| WORK TASK |
The complete listing goes into the output exactly, without its pictures.

| MATERIAL FOR THIS EXERCISE |
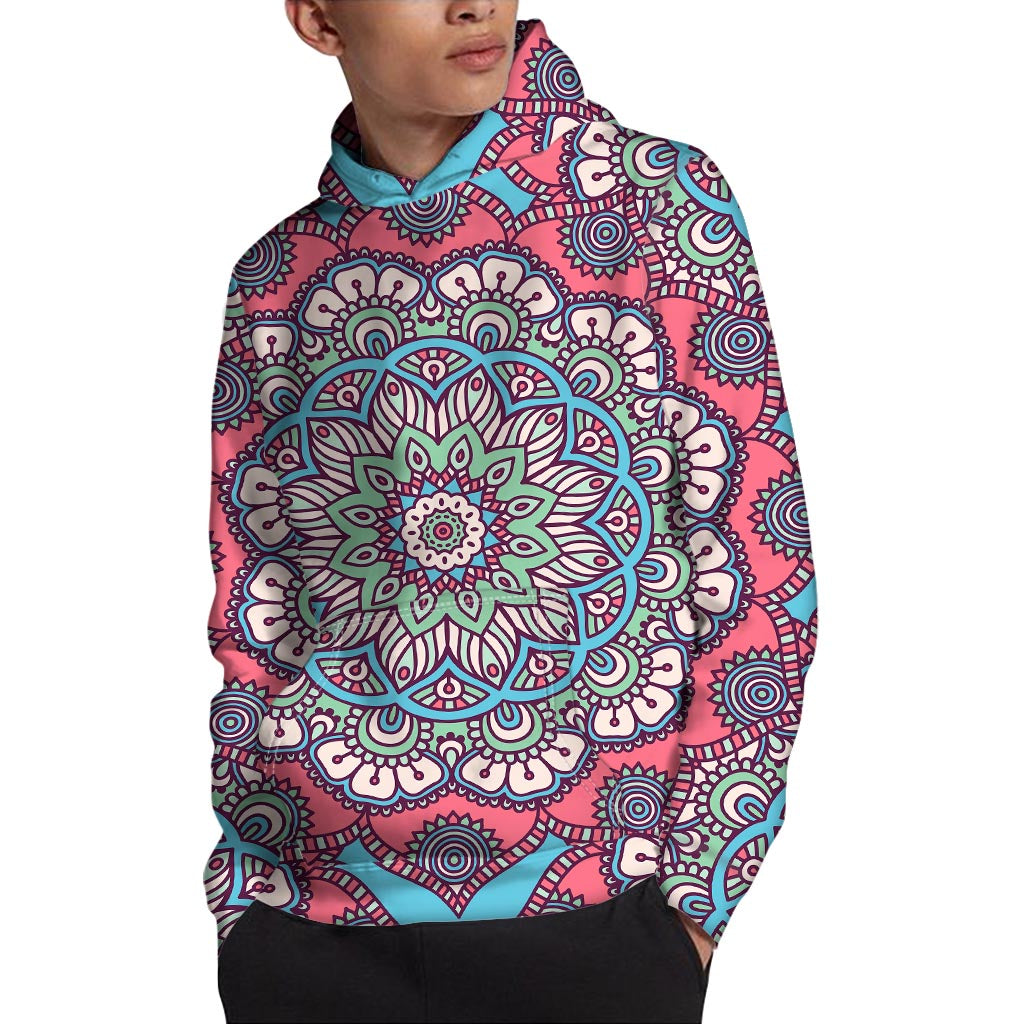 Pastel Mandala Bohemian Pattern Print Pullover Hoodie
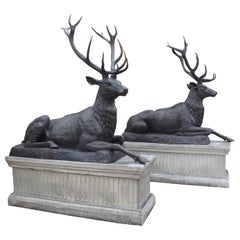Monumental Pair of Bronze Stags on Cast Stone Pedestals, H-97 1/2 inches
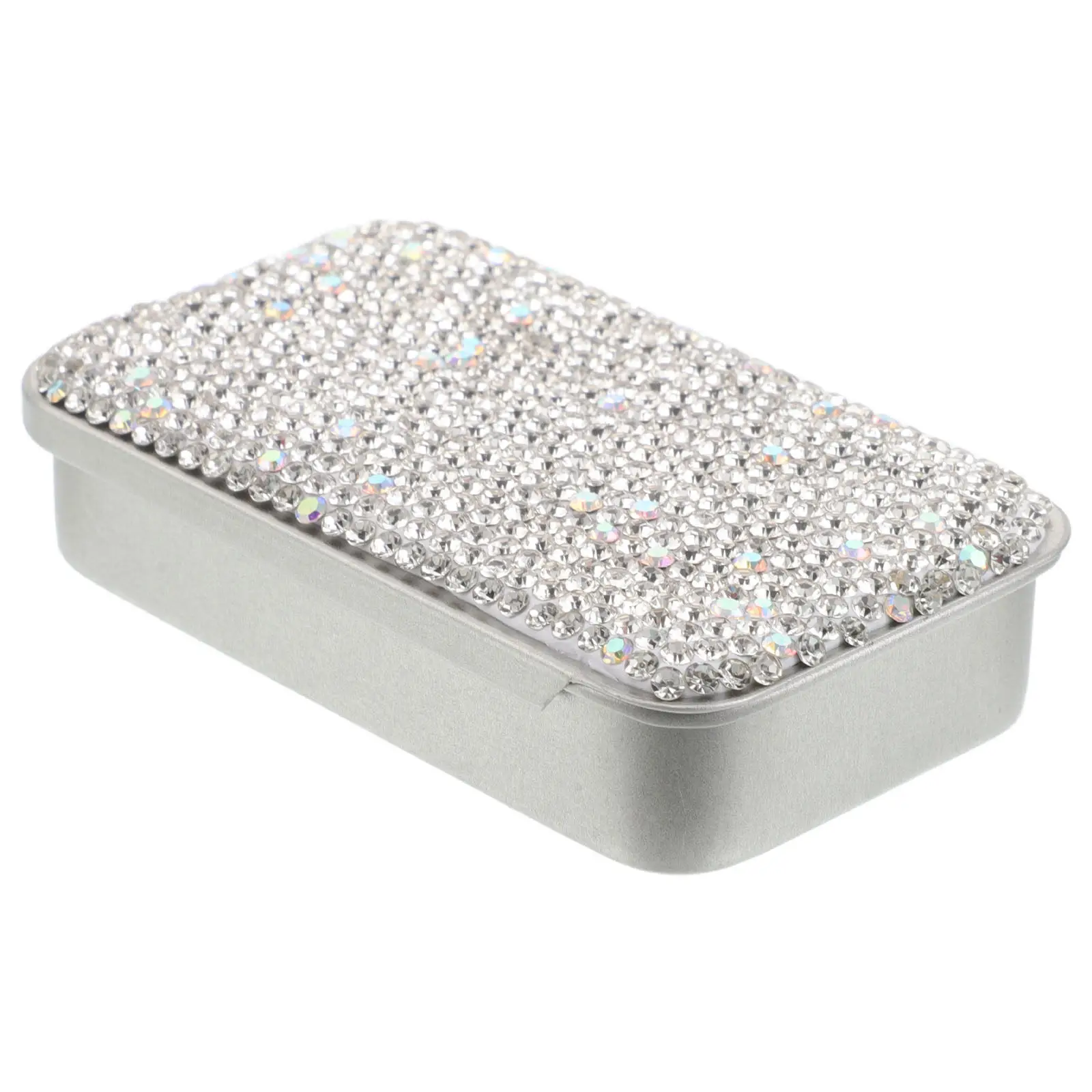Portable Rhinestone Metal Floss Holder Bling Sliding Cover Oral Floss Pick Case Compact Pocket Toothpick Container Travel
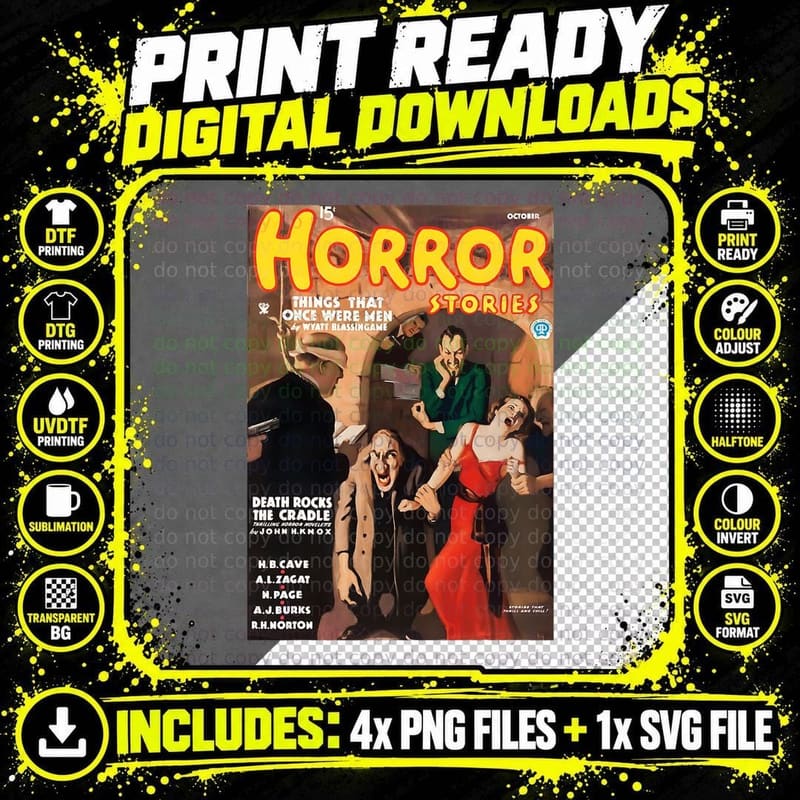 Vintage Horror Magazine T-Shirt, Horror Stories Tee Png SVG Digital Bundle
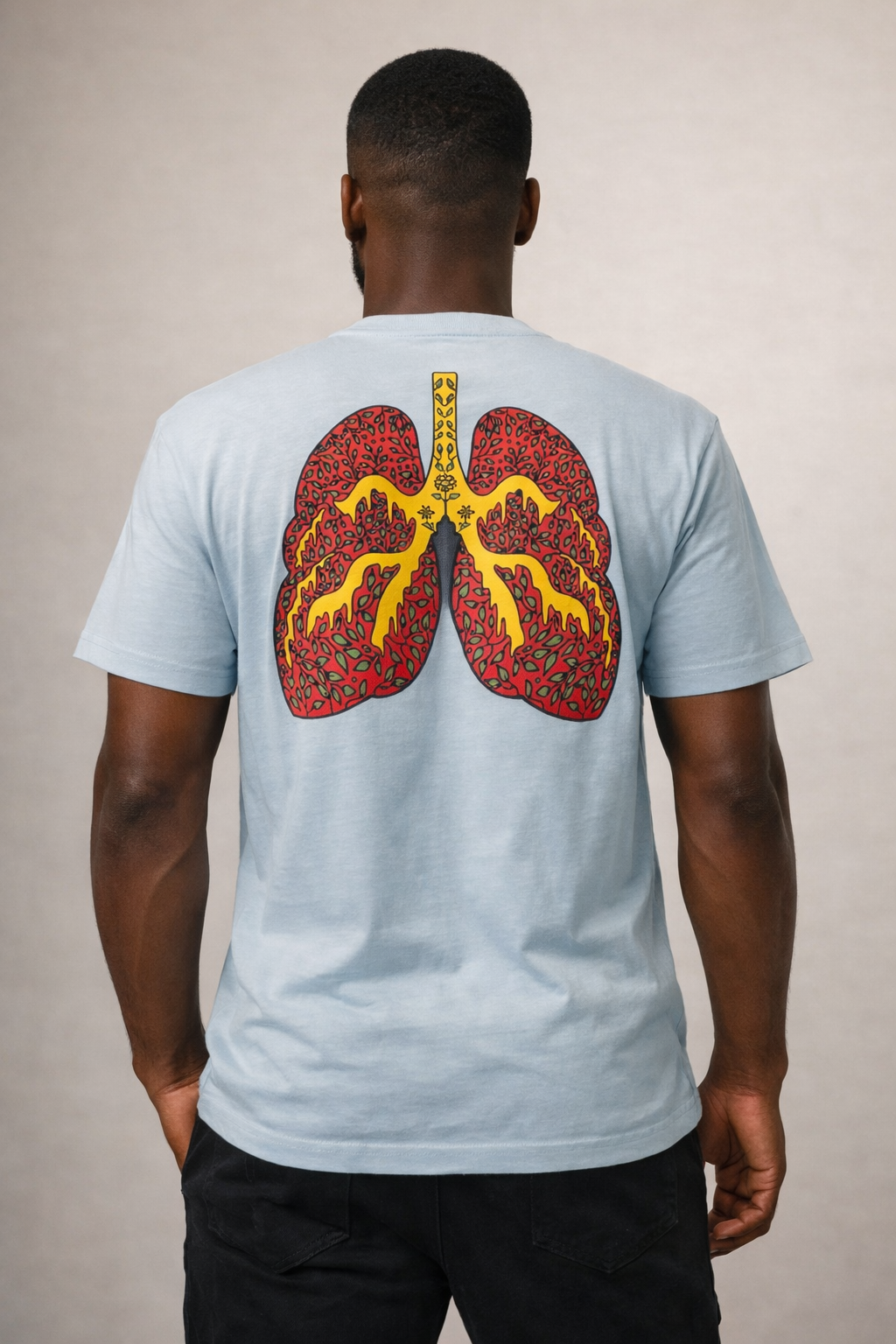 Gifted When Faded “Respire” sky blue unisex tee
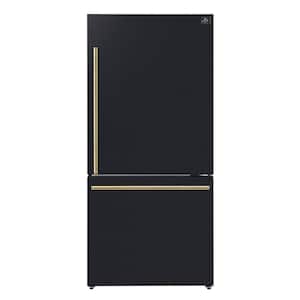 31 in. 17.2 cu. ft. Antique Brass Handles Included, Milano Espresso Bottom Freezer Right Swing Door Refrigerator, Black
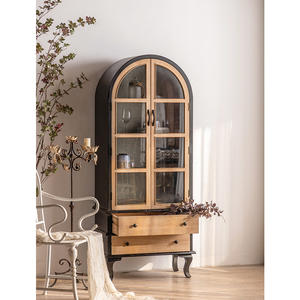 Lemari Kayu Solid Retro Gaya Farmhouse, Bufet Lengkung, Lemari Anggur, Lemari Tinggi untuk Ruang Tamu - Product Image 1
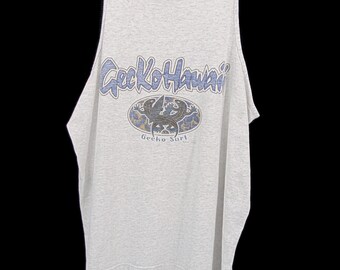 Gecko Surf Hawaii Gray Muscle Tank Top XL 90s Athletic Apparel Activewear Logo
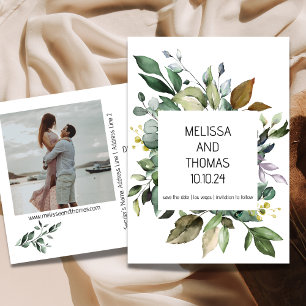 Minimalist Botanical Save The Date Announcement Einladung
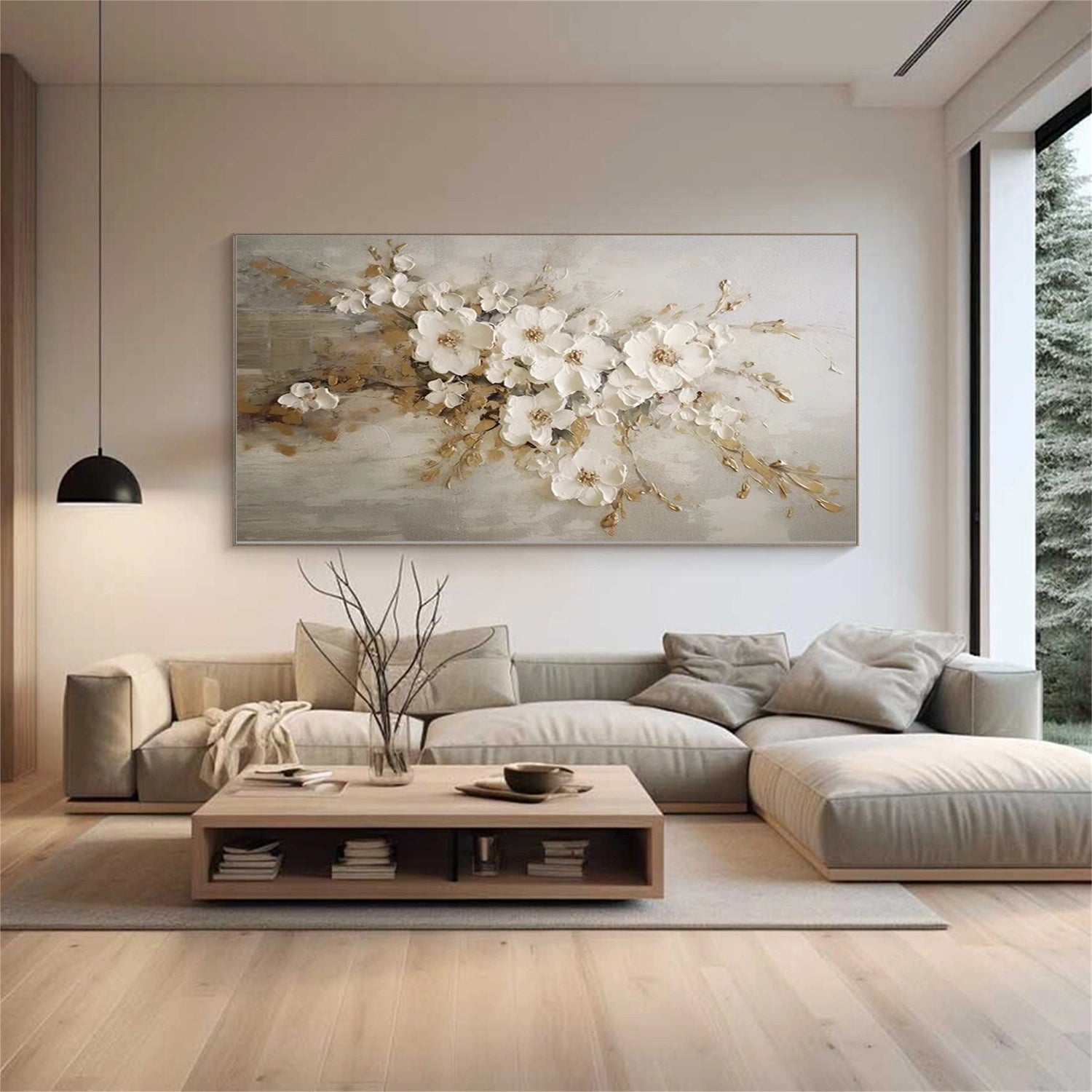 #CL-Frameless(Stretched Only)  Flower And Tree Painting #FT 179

| ANSWER |
 Pastel Mandala Bohemian Pattern Print Pullover Hoodie
Monumental Pair of Bronze Stags on Cast Stone Pedestals, H-97 1/2 inches
Portable Rhinestone Metal Floss Holder Bling Sliding Cover Oral Floss Pick Case Compact Pocket Toothpick Container Travel
 Vintage Horror Magazine T-Shirt, Horror Stories Tee Png SVG Digital Bundle
 Gifted When Faded “Respire” sky blue unisex tee
 31 in. 17.2 cu. ft. Antique Brass Handles Included, Milano Espresso Bottom Freezer Right Swing Door Refrigerator, Black
 Lemari Kayu Solid Retro Gaya Farmhouse, Bufet Lengkung, Lemari Anggur, Lemari Tinggi untuk Ruang Tamu - Product Image 1
 Gecko Surf Hawaii Gray Muscle Tank Top XL 90s Athletic Apparel Activewear Logo
 Minimalist Botanical Save The Date Announcement Einladung
 #CL-Frameless(Stretched Only)  Flower And Tree Painting #FT 179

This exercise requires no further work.